Mientras tanto, se enviaba a los jóvenes a anunciar la partida de esa persona de este mundo. Estos jóvenes, conocidos como “mandatariak”, se ocupaban de comunicar el fallecimiento al sacerdote, al sacristán, al notario, a otros familiares y vecinos/as. Cuando el sacristán recibía el aviso, tenía que “tocar a muerto” (hil-kanpaia”) para dar a conocer a los habitantes del lugar lo acontecido. En pueblos como Elorrio, se tocaban siete veces si era un hombre, mientras que se daban seis campanadas si era una mujer. En Zeanuri, en cambio, eran tres campanadas para el hombre y dos para la mujer. Si la persona fallecida era un hombre de cierto rango, las campanadas eran más abundantes y más largas. Para los/as niños/as, se usaba un repiqueteo particular o una campana más pequeña con un timbre más agudo y vivaz (“aingeru-kanpaia”). No obstante, estaba prohibido tocar la campana desde el ocaso hasta que amaneciese, teniendo que esperar hasta la mañana siguiente si el acontecimiento se producía en esa franja.

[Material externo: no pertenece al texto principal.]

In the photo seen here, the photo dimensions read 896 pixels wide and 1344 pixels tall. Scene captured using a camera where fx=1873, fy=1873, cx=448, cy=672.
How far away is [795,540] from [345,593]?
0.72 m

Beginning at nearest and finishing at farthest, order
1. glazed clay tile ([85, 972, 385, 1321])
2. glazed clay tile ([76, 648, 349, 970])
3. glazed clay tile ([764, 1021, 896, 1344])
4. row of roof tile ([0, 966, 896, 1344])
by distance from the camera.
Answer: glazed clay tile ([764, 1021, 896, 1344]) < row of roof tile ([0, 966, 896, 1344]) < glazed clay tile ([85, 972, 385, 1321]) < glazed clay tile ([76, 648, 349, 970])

Según nos cuenta Barandiarán, el aviso de la partida del difunto no se daba únicamente a los seres humanos, sino también a los animales y otros seres de la Etxea. Los primeros animales a los que se comunicaba la noticia tapando el panal con un paño negro o anudando una cinta negra, eran las abejas, pues ellas se ocupaban de producir la cera de las velas. Para exhortarlas a la fabricación de cera se usaban fórmulas como “Argitzarie eitzatzue, berei argitzeko” (Ziga) o “Erletxuak, erletxuak, egui zute argizaria. Nagusia hil da, ta bear da elizan argia” (Bera). También se anunciaban los fallecimientos a las vacas, obligándoles a levantarse si estaban echadas y se hacía lo propio con las gallinas u ocas, haciéndolas correr y aletear mientras se comunicaba el acontecimiento.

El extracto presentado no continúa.